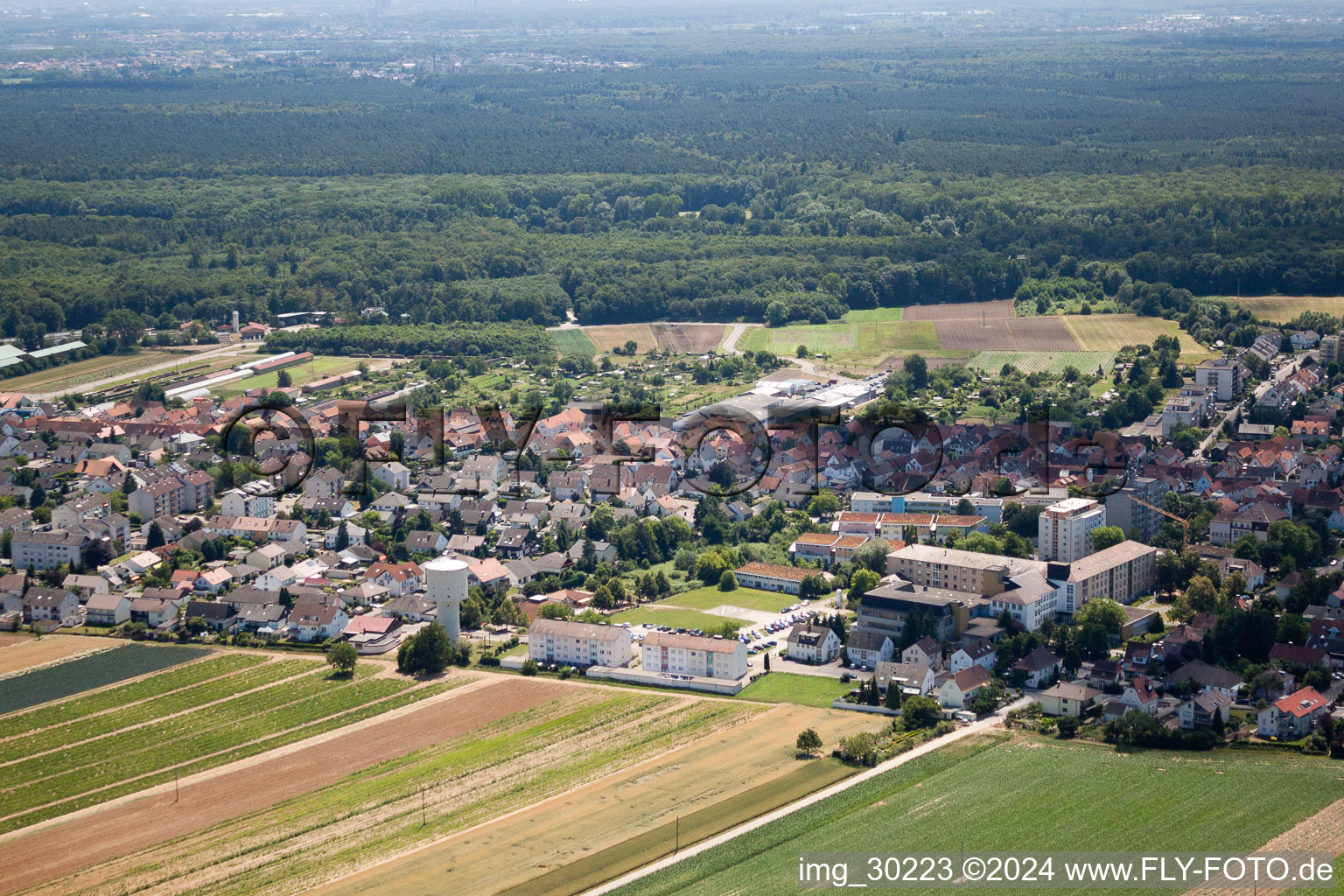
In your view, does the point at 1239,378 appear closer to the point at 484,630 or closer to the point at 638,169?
the point at 484,630

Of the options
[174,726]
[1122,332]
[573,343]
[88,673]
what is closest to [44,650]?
[88,673]

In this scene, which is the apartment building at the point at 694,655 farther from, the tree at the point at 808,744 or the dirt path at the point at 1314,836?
the dirt path at the point at 1314,836

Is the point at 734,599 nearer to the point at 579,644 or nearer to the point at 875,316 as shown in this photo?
the point at 579,644

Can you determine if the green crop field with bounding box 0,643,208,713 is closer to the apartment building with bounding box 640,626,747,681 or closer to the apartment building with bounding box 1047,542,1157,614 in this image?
the apartment building with bounding box 640,626,747,681

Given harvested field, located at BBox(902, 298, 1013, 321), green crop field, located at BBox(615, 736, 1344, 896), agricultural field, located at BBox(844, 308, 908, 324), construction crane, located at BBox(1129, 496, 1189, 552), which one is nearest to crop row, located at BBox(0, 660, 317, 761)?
green crop field, located at BBox(615, 736, 1344, 896)

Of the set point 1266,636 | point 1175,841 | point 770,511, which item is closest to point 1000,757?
point 1175,841

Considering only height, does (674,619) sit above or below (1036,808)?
below

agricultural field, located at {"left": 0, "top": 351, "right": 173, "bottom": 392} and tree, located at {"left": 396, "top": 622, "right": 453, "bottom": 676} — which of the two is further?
agricultural field, located at {"left": 0, "top": 351, "right": 173, "bottom": 392}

——————————

- Goal -
Copy every line of the records above word for word, leaving out the pictures.

- Problem solution -
In your view, does the point at 1239,378 appear closer to the point at 484,630 or closer to the point at 638,169?
the point at 484,630

Of the options
[174,726]
[1122,332]
[573,343]
[88,673]
what is closest to [44,650]?
[88,673]

In this scene, which is the apartment building at the point at 694,655 farther from, the tree at the point at 808,744 or the dirt path at the point at 1314,836?
the dirt path at the point at 1314,836

Is the point at 734,599 nearer to the point at 579,644 or nearer to the point at 875,316 as shown in this photo?
the point at 579,644

Can you determine if the green crop field with bounding box 0,643,208,713 is closer to the apartment building with bounding box 640,626,747,681 or closer to the apartment building with bounding box 1047,542,1157,614 in this image?
the apartment building with bounding box 640,626,747,681

Given harvested field, located at BBox(902, 298, 1013, 321), green crop field, located at BBox(615, 736, 1344, 896), agricultural field, located at BBox(844, 308, 908, 324), construction crane, located at BBox(1129, 496, 1189, 552), which one is nearest to crop row, located at BBox(0, 660, 317, 761)?
green crop field, located at BBox(615, 736, 1344, 896)

Of the set point 1266,636 | point 1175,841 | point 770,511, which item is closest to point 1000,757?
point 1175,841

Considering only height, does (674,619) sit above or below (1036,808)?
below

agricultural field, located at {"left": 0, "top": 351, "right": 173, "bottom": 392} and tree, located at {"left": 396, "top": 622, "right": 453, "bottom": 676} — which of the two is further?
agricultural field, located at {"left": 0, "top": 351, "right": 173, "bottom": 392}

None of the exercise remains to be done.